Turn the data, from its first line through the line containing "153L174 157V160H189V157L195 153V139H192L185", into a numbered list with one line per item, dropping any blank lines.
== == ==
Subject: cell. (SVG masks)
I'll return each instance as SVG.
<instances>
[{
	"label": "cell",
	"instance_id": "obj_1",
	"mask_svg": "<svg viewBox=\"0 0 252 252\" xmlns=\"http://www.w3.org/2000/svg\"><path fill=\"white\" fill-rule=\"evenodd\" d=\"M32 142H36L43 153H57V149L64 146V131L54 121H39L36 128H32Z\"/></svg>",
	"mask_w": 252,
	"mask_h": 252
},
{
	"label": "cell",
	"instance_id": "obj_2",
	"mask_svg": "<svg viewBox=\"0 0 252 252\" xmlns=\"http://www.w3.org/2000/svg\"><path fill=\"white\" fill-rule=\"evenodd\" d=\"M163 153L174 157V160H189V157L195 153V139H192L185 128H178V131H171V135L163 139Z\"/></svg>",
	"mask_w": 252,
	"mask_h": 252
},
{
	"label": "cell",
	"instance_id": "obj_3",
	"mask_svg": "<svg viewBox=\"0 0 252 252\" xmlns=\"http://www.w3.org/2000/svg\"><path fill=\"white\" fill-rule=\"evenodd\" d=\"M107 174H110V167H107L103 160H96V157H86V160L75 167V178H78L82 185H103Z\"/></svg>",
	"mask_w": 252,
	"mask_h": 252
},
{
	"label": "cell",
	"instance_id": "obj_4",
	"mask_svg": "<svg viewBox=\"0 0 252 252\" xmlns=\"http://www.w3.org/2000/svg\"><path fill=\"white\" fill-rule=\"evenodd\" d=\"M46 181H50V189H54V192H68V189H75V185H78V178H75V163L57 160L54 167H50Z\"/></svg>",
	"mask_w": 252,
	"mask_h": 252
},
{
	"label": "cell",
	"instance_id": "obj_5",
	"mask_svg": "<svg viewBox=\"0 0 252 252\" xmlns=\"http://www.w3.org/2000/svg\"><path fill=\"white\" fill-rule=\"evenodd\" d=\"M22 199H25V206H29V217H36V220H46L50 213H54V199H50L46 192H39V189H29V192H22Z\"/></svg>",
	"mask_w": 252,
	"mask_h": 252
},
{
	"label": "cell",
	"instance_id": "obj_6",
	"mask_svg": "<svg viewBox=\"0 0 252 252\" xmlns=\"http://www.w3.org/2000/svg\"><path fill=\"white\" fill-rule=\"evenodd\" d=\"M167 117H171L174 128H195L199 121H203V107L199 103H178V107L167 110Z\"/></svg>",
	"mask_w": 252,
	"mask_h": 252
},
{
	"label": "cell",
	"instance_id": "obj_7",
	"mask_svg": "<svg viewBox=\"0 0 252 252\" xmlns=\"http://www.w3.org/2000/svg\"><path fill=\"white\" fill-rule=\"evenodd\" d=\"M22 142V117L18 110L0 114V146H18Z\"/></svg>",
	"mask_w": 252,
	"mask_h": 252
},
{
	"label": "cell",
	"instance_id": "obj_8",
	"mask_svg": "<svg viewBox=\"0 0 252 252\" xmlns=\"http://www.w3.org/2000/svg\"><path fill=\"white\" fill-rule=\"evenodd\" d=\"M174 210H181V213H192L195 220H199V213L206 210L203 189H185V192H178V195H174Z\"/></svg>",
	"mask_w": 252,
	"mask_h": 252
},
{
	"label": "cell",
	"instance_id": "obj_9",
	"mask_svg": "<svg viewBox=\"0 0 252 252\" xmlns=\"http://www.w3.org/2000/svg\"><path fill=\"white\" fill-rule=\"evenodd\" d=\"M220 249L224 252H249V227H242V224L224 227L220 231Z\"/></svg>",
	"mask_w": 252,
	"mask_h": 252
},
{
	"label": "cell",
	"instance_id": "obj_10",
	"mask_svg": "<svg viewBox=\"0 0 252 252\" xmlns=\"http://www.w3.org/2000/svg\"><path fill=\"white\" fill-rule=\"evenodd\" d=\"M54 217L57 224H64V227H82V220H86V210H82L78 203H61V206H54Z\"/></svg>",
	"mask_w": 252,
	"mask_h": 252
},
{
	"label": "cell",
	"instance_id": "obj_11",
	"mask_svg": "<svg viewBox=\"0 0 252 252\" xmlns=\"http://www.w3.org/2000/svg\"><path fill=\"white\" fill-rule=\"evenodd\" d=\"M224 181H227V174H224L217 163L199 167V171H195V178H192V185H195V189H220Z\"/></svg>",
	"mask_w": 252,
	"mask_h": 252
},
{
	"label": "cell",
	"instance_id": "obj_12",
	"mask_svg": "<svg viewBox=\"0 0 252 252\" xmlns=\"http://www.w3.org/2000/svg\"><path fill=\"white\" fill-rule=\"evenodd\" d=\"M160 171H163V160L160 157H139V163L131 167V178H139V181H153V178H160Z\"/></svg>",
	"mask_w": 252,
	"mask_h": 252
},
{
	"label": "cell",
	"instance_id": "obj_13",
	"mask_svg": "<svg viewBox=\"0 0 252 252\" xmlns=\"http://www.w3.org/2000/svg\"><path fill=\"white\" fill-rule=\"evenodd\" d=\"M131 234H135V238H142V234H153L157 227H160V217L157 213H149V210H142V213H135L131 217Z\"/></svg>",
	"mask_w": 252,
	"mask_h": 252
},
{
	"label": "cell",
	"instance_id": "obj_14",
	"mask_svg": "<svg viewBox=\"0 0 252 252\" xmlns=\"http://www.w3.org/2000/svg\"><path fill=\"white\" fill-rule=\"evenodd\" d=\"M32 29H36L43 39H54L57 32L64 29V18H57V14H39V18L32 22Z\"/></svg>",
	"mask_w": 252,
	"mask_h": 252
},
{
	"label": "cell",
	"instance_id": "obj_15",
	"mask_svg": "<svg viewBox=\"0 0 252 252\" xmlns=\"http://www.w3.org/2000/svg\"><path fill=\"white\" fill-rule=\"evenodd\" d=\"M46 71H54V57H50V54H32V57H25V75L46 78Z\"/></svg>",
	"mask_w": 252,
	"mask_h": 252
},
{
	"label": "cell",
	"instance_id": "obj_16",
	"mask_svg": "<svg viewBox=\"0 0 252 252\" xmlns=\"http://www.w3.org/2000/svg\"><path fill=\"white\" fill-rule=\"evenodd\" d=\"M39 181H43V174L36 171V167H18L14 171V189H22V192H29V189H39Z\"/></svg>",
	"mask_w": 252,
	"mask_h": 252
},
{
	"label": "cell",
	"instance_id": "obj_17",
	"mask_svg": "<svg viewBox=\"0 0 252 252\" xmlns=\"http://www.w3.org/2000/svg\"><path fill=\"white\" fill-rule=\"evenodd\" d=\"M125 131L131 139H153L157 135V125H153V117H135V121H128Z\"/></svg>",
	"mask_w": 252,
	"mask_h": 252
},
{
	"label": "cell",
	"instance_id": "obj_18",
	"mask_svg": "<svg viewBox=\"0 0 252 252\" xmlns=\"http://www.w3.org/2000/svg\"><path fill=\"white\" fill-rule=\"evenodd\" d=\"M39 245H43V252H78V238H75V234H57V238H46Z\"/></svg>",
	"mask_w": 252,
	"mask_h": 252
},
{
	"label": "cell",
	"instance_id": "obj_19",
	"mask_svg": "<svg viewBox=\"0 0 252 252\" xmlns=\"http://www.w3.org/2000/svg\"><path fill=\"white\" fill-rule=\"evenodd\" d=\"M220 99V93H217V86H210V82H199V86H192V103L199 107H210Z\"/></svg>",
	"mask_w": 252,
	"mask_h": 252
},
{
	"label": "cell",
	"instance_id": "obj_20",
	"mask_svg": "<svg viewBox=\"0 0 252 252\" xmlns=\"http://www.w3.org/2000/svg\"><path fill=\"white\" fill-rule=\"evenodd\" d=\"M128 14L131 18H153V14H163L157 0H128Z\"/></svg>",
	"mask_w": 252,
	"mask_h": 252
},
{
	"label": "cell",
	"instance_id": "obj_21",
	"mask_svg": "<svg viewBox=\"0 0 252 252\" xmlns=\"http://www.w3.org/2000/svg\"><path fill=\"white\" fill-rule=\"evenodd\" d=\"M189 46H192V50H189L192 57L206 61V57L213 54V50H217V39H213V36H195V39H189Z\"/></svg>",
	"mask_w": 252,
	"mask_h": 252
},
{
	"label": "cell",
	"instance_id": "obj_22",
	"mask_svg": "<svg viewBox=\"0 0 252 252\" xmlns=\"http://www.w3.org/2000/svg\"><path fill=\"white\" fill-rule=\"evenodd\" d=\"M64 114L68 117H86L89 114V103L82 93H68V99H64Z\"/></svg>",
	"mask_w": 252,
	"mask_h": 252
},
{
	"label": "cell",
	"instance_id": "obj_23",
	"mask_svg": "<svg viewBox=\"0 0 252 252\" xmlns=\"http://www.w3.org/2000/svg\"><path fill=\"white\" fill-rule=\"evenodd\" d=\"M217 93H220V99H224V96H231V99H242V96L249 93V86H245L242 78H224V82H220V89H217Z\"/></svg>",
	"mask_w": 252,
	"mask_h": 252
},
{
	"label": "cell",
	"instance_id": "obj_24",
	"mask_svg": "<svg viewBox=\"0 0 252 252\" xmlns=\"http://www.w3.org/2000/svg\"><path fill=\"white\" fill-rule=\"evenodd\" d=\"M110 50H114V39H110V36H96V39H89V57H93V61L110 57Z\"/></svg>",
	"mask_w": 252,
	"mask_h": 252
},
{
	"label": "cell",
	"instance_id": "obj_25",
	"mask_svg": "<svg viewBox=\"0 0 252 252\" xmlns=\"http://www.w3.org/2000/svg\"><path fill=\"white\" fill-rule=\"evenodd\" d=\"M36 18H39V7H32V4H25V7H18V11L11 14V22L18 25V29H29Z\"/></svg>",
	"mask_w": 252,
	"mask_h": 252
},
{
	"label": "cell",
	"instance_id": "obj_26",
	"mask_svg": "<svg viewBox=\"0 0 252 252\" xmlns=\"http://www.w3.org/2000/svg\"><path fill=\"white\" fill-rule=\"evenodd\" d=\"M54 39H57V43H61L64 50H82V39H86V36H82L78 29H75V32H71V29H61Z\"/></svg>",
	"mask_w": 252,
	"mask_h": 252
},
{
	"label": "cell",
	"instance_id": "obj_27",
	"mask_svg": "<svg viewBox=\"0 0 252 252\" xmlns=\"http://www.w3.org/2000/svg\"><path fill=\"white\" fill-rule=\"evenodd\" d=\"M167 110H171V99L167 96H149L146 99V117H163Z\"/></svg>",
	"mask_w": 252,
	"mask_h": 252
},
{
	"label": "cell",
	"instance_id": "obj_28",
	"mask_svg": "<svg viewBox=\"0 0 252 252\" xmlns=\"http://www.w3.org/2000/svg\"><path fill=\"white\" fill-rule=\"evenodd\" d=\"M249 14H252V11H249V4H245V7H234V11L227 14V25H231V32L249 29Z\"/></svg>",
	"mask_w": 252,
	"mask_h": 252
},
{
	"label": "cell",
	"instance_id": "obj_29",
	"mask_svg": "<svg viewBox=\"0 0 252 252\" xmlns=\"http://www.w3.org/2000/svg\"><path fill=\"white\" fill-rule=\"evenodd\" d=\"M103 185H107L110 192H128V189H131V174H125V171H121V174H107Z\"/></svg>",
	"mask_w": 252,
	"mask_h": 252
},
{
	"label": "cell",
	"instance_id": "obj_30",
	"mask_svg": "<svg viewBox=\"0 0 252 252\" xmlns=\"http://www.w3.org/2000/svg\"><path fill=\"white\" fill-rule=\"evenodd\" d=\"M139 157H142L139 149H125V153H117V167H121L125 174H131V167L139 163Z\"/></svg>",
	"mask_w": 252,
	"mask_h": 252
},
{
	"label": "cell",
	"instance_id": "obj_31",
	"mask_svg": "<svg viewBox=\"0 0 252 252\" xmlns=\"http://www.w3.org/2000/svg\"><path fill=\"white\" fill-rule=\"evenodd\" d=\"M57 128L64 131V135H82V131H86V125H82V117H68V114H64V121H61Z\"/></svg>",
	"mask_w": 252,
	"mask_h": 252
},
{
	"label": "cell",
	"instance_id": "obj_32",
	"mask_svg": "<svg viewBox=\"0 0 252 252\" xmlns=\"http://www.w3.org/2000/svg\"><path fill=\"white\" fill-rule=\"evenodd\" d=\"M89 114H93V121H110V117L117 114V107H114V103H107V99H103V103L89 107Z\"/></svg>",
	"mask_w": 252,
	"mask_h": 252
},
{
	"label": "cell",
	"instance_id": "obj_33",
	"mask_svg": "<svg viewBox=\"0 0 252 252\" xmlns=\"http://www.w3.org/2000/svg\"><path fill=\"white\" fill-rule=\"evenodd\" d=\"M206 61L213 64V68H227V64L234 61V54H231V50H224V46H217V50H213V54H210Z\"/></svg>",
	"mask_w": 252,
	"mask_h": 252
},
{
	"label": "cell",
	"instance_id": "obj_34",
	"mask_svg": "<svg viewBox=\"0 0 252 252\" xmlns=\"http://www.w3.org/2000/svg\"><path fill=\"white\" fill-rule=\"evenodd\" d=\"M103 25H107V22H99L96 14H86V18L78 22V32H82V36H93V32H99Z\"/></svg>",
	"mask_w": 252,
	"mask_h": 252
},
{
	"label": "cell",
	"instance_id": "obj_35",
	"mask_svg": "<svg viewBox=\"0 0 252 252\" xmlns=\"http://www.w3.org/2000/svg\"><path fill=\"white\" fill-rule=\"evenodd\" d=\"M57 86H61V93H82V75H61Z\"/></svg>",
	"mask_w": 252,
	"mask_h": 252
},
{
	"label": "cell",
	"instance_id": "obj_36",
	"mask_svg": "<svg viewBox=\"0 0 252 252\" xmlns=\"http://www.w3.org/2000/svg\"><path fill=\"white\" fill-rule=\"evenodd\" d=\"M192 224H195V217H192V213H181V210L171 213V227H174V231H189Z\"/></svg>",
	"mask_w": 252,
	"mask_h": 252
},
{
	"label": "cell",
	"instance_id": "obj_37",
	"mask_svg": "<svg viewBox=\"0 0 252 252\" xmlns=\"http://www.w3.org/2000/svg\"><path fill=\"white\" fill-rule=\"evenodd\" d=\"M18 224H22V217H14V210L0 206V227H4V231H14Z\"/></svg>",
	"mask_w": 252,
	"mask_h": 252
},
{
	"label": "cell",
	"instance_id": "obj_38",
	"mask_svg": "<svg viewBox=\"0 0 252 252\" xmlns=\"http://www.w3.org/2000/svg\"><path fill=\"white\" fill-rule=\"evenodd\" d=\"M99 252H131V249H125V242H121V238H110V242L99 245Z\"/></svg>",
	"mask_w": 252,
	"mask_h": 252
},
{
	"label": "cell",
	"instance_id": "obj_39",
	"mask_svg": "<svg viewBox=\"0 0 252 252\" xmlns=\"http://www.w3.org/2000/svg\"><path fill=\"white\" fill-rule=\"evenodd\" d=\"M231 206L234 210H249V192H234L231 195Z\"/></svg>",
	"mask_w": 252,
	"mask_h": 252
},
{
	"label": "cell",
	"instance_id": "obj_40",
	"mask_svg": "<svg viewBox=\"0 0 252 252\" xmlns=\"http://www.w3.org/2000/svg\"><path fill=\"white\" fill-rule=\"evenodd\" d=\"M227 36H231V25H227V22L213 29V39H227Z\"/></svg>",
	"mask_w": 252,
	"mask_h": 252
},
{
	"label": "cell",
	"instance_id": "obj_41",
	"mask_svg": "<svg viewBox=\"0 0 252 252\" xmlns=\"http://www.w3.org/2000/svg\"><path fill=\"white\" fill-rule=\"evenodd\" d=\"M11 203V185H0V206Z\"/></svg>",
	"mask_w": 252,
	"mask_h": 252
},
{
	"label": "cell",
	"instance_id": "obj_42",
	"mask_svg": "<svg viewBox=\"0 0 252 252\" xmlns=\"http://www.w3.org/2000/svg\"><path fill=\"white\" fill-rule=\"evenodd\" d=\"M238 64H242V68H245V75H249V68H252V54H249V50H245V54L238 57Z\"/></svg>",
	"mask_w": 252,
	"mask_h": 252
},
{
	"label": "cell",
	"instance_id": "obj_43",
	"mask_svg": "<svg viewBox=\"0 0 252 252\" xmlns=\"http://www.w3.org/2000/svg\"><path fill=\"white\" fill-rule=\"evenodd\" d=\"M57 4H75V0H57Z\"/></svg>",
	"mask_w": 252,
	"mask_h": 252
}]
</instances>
== == ==
FINISHED TASK:
1. Subject: cell. (SVG masks)
2. I'll return each instance as SVG.
3. <instances>
4. [{
5. 	"label": "cell",
6. 	"instance_id": "obj_1",
7. 	"mask_svg": "<svg viewBox=\"0 0 252 252\" xmlns=\"http://www.w3.org/2000/svg\"><path fill=\"white\" fill-rule=\"evenodd\" d=\"M32 142H36L43 153H57V149L64 146V131L54 121H39L36 128H32Z\"/></svg>",
8. 	"mask_w": 252,
9. 	"mask_h": 252
10. },
11. {
12. 	"label": "cell",
13. 	"instance_id": "obj_2",
14. 	"mask_svg": "<svg viewBox=\"0 0 252 252\" xmlns=\"http://www.w3.org/2000/svg\"><path fill=\"white\" fill-rule=\"evenodd\" d=\"M163 153L174 157V160H189V157L195 153V139H192L185 128H178V131H171V135L163 139Z\"/></svg>",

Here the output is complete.